Weihnachten und Essen

26. Dezember 2018

Jetzt ist es also so weit. Ich wünsche euch fröhliche und gesegnete Weihnachten, wo auch immer ihr seid und was auch immer ihr macht! Uns ist der Retter geboren. Als winziges Kind im Stall. Natürlich kennt ihr die Geschichte, wie Jesus geboren wurde.

Als ich neulich im Kigo nachfragte, was wir an Weihnachten feiern, kam doch tatsächlich die Antwort „Jesus ist gestorben“. Ich war ein wenig schockiert. Denn schließlich befanden wir uns doch im Kindergottesdienst. Woche für Woche reden wir über Jesus, Gott, die Entstehung der Welt und wer zu uns kommt, kennt doch die Geschichte. Da wurde ich wieder eines besseren belehrt. Und ich muss zugeben, dass ich anschließend froh war, über die Antwort. Denn sie zeigt, dass auch Kinder, die Jesus noch nicht in- und auswendig kennen, zu uns kommen. Sie wollen mehr von Jesus wissen. Sie sind interssiert an ihm und seinem Leben. Mir wurde einmal mehr bewusst, was für einen großartigen Job ich da machen darf. Und wie vorsichtig und weise ich auf der anderen Seite mit dieser Aufgabe umgehen muss.

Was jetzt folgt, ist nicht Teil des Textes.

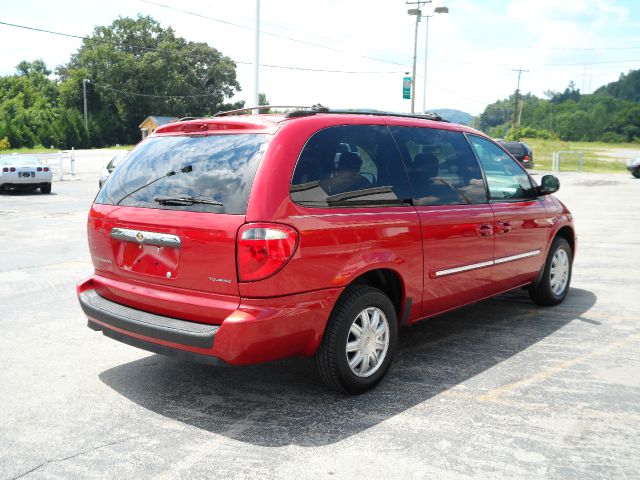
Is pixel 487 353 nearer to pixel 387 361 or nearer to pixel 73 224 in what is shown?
pixel 387 361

Vielleicht kennst du die Geschichte ja auch noch nicht so gut, wie ich denke. Da ich sie von klein auf gehört habe, ist sie mir so vertraut, wie meine eigene Familie. Fällt dir was auf? Natürlich kenne ich meine Familie wie keinen anderen. Und trotzdem gibt es Dinge, die mich neu überraschen können. Weil meine Kinder auf einmal etwas machen, was sie noch nie vorher getan haben. Weil mein Mann anders reagiert als gewöhnlich. So ist es auch mit der Weihnachtsgeschichte. Wir denken oft, dass wir sie absolut kennen und nichts Neues mehr aus ihr erfahren können. Doch das stimmt nicht! Es gibt immer wieder Neues, was mir auffällt.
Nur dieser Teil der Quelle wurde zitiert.